__What the task asks__: Copy the following lines word for word, leaving out the pictures.

__Records for the exercise__:
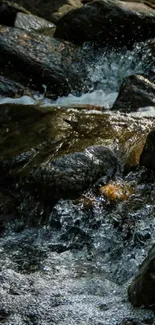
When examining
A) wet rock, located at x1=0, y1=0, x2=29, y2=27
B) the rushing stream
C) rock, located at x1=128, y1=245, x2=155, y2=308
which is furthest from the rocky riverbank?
wet rock, located at x1=0, y1=0, x2=29, y2=27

__Final result__:
When examining
A) wet rock, located at x1=0, y1=0, x2=29, y2=27
B) the rushing stream
C) rock, located at x1=128, y1=245, x2=155, y2=308
which is furthest from the rocky riverbank?
wet rock, located at x1=0, y1=0, x2=29, y2=27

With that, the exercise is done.